Reputation: 117
I have the following dataset
trade_id start_date end_date factset_entity_id product_id product_name l6_id multi_assign_flag
0 100000191 2017 NaT 0711GY-E 99996362 Fan Milk - FanYogo 5.015152e+11 0.0
1 100000193 2017 2018 0711GY-E 99996413 Fan Milk - FanDango/Frozen FanDango 5.015151e+11 0.0
2 100000193 2018 2022 0711GY-E 99996413 Fan Milk - FanDango 5.015151e+11 0.0
3 100000193 2022 NaT 0711GY-E 99996413 Fan Milk - FanDango 5.015151e+11 0.0
4 100000231 2016 2018 05NC3S-E 59979529 Ci:z Holdings - Dr.
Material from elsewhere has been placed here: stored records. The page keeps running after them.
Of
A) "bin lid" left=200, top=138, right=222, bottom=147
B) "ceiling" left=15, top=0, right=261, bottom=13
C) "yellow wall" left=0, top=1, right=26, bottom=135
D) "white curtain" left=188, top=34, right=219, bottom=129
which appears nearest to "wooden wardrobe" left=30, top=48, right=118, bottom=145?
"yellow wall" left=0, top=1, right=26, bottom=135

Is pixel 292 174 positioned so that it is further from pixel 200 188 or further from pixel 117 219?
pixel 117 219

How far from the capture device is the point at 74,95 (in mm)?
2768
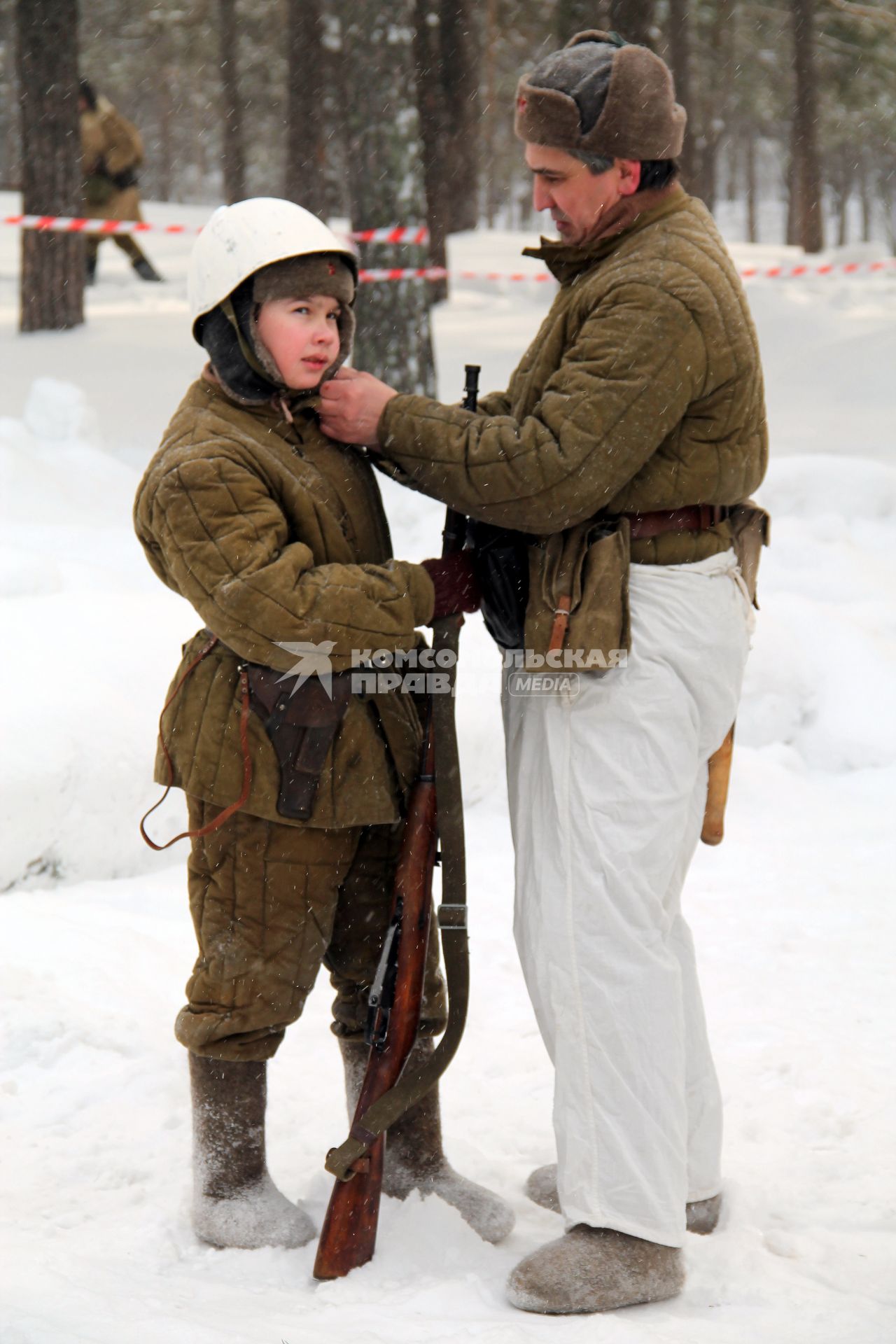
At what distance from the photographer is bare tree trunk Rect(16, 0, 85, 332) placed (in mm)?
10469

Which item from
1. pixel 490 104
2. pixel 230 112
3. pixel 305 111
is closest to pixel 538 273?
pixel 305 111

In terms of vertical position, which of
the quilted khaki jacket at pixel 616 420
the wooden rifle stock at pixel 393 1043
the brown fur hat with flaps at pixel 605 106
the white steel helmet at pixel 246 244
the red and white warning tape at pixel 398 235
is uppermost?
the red and white warning tape at pixel 398 235

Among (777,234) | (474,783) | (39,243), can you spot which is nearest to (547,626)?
(474,783)

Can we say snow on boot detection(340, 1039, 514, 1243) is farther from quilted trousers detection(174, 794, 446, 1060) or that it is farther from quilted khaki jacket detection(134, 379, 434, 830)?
quilted khaki jacket detection(134, 379, 434, 830)

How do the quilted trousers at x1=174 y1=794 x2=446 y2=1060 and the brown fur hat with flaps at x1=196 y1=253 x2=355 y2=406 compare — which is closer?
the brown fur hat with flaps at x1=196 y1=253 x2=355 y2=406

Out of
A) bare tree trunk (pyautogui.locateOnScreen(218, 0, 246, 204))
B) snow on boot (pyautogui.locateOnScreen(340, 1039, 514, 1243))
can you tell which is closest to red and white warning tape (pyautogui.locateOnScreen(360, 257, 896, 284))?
bare tree trunk (pyautogui.locateOnScreen(218, 0, 246, 204))

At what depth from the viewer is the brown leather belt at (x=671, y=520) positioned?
2623 millimetres

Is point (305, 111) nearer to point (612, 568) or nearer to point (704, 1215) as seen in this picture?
point (612, 568)

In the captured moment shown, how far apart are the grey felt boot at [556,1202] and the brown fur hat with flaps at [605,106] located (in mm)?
2017

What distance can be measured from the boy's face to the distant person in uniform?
11.9 metres

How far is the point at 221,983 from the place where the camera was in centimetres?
265

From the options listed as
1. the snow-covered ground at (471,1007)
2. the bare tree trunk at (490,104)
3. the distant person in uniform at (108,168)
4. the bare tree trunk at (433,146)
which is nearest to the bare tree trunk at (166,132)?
the bare tree trunk at (490,104)

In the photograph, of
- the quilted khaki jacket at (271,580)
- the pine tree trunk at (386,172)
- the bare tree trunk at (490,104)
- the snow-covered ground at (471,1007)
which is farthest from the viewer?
the bare tree trunk at (490,104)

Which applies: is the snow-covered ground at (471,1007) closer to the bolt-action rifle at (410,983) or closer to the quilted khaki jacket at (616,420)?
the bolt-action rifle at (410,983)
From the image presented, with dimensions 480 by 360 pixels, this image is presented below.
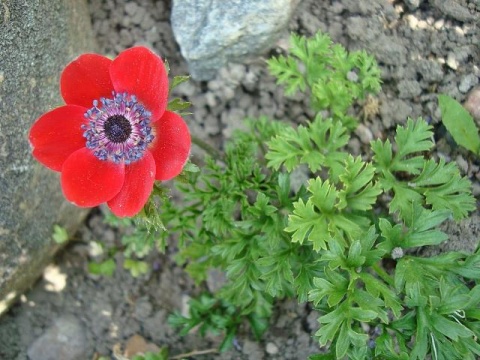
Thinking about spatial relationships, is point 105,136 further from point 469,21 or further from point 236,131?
point 469,21

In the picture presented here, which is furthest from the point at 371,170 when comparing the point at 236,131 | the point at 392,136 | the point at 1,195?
the point at 1,195

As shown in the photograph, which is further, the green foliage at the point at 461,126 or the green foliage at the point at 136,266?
the green foliage at the point at 136,266

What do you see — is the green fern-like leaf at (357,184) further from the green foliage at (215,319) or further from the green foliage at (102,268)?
the green foliage at (102,268)

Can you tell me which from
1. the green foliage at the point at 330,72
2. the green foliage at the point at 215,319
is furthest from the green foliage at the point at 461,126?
the green foliage at the point at 215,319

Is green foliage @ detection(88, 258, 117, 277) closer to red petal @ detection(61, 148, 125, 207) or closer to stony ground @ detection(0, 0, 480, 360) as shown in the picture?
stony ground @ detection(0, 0, 480, 360)

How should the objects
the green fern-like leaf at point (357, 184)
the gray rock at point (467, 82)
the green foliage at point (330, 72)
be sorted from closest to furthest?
the green fern-like leaf at point (357, 184)
the green foliage at point (330, 72)
the gray rock at point (467, 82)

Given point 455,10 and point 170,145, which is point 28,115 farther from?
point 455,10

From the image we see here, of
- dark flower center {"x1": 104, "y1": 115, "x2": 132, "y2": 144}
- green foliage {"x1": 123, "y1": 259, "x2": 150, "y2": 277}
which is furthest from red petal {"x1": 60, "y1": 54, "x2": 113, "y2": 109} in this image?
green foliage {"x1": 123, "y1": 259, "x2": 150, "y2": 277}
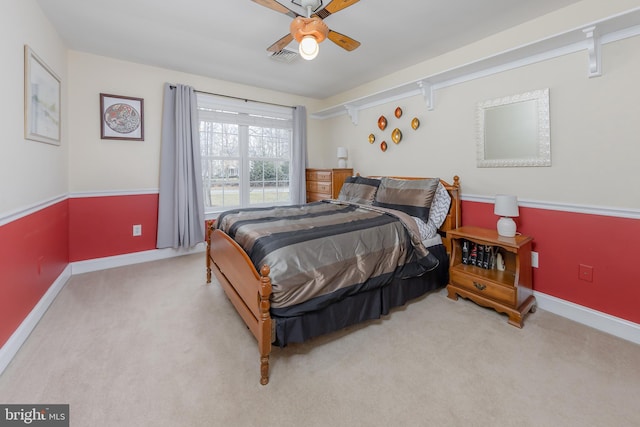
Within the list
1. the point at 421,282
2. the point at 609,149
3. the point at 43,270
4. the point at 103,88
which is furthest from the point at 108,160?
the point at 609,149

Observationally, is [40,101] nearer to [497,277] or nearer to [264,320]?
[264,320]

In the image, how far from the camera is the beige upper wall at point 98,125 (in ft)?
10.6

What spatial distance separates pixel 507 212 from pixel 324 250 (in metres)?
1.62

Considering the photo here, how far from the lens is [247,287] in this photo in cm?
181

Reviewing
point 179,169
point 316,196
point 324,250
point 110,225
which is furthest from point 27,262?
point 316,196

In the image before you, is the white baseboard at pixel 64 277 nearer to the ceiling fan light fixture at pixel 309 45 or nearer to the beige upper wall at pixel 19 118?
the beige upper wall at pixel 19 118

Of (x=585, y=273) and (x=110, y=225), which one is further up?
(x=110, y=225)

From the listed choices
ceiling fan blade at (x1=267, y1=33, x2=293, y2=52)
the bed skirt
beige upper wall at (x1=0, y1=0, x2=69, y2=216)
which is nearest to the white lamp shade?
the bed skirt

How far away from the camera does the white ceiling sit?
7.50ft

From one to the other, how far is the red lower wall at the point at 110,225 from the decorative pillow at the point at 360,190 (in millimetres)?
2564

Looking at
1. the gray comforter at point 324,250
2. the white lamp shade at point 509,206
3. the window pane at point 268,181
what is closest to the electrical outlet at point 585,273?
the white lamp shade at point 509,206

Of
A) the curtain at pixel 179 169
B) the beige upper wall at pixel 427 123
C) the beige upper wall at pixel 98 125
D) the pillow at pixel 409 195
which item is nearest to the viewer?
the beige upper wall at pixel 427 123

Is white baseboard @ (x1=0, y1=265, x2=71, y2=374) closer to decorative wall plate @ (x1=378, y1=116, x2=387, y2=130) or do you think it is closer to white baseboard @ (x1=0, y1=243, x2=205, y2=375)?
white baseboard @ (x1=0, y1=243, x2=205, y2=375)

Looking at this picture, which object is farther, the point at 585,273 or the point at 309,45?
the point at 585,273
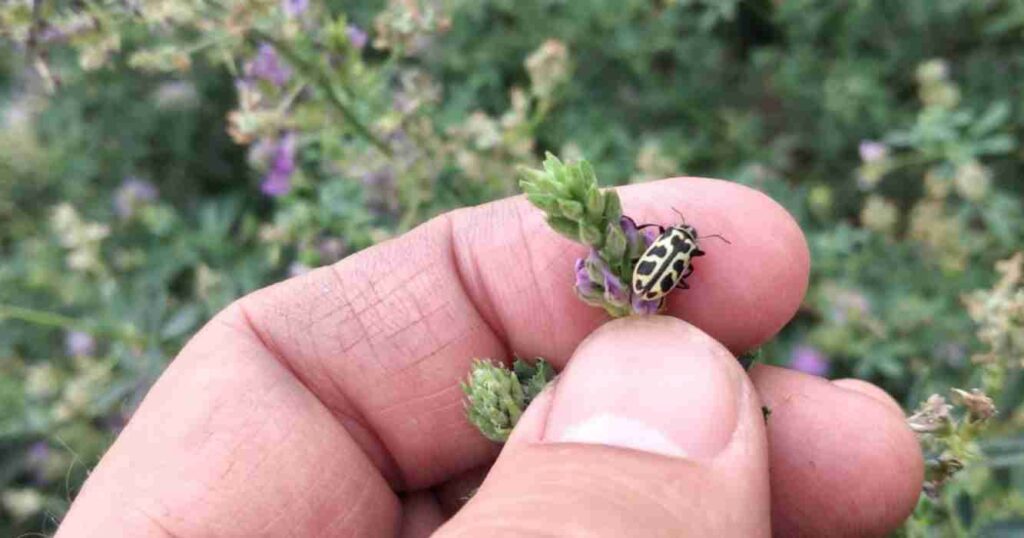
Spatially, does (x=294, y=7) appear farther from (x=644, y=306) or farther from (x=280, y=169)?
(x=644, y=306)

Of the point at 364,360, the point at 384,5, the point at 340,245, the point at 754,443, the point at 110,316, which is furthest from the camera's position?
the point at 384,5

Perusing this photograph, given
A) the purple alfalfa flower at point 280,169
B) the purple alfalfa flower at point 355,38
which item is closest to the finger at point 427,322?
the purple alfalfa flower at point 355,38

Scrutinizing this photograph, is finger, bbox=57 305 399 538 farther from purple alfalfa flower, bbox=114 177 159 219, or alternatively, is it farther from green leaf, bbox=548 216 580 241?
purple alfalfa flower, bbox=114 177 159 219

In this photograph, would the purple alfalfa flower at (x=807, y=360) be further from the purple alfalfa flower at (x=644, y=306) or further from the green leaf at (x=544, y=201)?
the green leaf at (x=544, y=201)

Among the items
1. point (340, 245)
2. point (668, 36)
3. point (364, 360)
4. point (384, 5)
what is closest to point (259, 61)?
point (340, 245)

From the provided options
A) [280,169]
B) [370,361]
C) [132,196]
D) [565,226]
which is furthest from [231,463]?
[132,196]

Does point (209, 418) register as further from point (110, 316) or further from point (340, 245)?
point (110, 316)
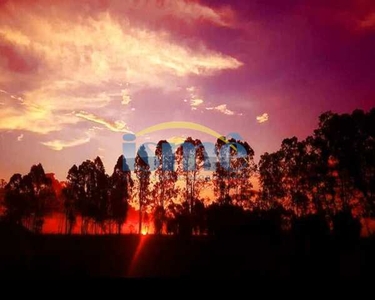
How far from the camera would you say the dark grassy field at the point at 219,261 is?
17.6 metres

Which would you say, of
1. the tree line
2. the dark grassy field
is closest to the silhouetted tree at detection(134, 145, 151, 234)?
the tree line

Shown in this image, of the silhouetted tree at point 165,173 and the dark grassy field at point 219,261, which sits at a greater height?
the silhouetted tree at point 165,173

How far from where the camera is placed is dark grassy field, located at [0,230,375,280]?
57.7 ft

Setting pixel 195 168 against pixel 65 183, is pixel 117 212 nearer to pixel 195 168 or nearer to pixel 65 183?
pixel 65 183

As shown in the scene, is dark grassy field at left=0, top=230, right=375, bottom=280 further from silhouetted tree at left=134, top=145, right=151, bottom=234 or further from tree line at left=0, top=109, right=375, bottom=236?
silhouetted tree at left=134, top=145, right=151, bottom=234

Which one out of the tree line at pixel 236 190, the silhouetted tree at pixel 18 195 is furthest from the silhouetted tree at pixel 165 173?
the silhouetted tree at pixel 18 195

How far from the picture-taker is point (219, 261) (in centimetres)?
2353

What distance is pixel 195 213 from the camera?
4616cm

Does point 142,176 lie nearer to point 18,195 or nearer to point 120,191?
point 120,191

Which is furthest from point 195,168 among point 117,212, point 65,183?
point 65,183

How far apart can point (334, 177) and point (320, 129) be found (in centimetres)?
554

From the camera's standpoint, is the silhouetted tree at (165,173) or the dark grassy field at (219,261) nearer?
the dark grassy field at (219,261)

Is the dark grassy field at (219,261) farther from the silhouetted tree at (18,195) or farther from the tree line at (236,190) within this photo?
the silhouetted tree at (18,195)

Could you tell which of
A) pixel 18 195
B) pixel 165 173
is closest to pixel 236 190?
pixel 165 173
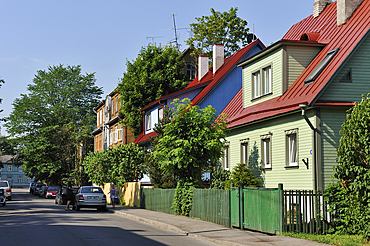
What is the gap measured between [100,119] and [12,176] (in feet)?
307

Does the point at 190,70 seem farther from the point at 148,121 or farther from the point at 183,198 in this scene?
the point at 183,198

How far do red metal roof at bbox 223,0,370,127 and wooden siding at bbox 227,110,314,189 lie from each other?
0.46 m

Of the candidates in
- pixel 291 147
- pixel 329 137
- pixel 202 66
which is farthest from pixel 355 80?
pixel 202 66

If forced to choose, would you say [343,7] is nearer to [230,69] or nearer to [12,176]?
[230,69]

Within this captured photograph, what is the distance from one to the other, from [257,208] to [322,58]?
7.63m

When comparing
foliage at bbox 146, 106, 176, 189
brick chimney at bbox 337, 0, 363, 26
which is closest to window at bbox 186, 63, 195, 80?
foliage at bbox 146, 106, 176, 189

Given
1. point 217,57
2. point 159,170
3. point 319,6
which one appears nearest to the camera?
point 319,6

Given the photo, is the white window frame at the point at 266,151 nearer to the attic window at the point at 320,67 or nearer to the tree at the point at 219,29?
the attic window at the point at 320,67

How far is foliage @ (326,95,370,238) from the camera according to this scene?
11.2 m

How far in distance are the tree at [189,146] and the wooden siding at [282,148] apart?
5.31 ft

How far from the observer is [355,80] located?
1750 centimetres

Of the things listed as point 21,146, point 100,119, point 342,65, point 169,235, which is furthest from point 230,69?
point 21,146

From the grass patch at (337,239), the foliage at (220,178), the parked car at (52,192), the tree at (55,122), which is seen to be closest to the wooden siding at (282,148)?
the foliage at (220,178)

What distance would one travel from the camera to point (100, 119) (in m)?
62.5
Ci:Labo 5.020102e+11 1.0
My goal is to duplicate the rows in which start_date and end_date are different, for instance
1 100000193 2017 2018 0711GY-E 99996413 Fan Milk - FanDango/Frozen FanDango 5.015151e+11 0.0
should be
2017 100000193 0711GY-E 99996413 Fan Milk - FanDango/Frozen FanDango 5.015151e+11 0.0
2018 100000193 0711GY-E 99996413 Fan Milk - FanDango/Frozen FanDango 5.015151e+11 0.0
Do you have any idea about what could I do here without using loops? Thanks
I try to do it using simple loops and it's fine, but it's slow. I wonder if there are shortcuts in pandas that ease it.
Upvotes: 1
Views: 41
Reputation: 13458
With the following toy dataframe in which rows 0 and 2 have different start and end dates:
import pandas as pd
df = pd.DataFrame(
{
"trade_id": [100000191, 100000192, 100000193, 100000194, 100000231],
"start_date": [2017, 2017, 2018, 2022, 2018],
"end_date": [None, 2017, 2022, 2022, 2018],
"factset_entity_id": [
"0711GY-E",
"0711GY-E",
"0711GY-E",
"0711GY-E",
"05NC3S-E",
],
"product_id": [99996362, 99996413, 99996414, 99996415, 59979529],
}
)
Here is one way to do it using pd.concat:
df = pd.concat([df, df.loc[df["start_date"] != df["end_date"], :]]).sort_index()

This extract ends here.